Task item: Copy out, exactly as written, only the line containing "scientific name: Gallirallus australis" and the lines after it through the end of the records.

Information supplied:
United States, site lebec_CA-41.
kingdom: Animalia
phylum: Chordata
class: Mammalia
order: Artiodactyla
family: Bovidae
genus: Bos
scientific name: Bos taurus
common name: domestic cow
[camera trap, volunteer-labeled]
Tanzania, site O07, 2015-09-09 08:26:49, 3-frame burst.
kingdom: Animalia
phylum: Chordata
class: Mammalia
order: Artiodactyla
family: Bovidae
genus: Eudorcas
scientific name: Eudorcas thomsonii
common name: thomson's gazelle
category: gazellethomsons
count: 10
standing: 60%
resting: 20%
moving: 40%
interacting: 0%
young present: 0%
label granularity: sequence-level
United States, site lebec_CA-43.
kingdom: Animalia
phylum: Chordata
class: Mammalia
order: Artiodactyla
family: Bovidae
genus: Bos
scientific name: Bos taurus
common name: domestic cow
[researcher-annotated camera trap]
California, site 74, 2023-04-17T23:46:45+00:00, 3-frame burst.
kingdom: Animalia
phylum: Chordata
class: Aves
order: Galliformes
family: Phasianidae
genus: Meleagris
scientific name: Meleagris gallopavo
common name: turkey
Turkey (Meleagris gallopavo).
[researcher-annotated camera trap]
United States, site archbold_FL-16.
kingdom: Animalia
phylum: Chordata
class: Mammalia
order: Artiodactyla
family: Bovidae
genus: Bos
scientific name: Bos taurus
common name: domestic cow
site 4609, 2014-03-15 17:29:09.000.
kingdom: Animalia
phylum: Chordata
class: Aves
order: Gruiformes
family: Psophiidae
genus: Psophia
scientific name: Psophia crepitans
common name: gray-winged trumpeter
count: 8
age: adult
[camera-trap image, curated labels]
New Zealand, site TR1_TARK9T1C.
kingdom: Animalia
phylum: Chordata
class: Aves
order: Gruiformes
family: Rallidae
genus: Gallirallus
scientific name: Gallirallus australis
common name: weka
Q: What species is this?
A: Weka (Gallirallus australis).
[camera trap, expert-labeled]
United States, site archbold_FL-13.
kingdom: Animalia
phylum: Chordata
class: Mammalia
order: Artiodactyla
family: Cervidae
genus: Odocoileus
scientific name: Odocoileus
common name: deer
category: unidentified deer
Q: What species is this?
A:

Your solution:
scientific name: Gallirallus australis
common name: weka
Q: What species is this?
A: Weka (Gallirallus australis).
[camera trap, expert-labeled]
United States, site archbold_FL-13.
kingdom: Animalia
phylum: Chordata
class: Mammalia
order: Artiodactyla
family: Cervidae
genus: Odocoileus
scientific name: Odocoileus
common name: deer
category: unidentified deer
Q: What species is this?
A:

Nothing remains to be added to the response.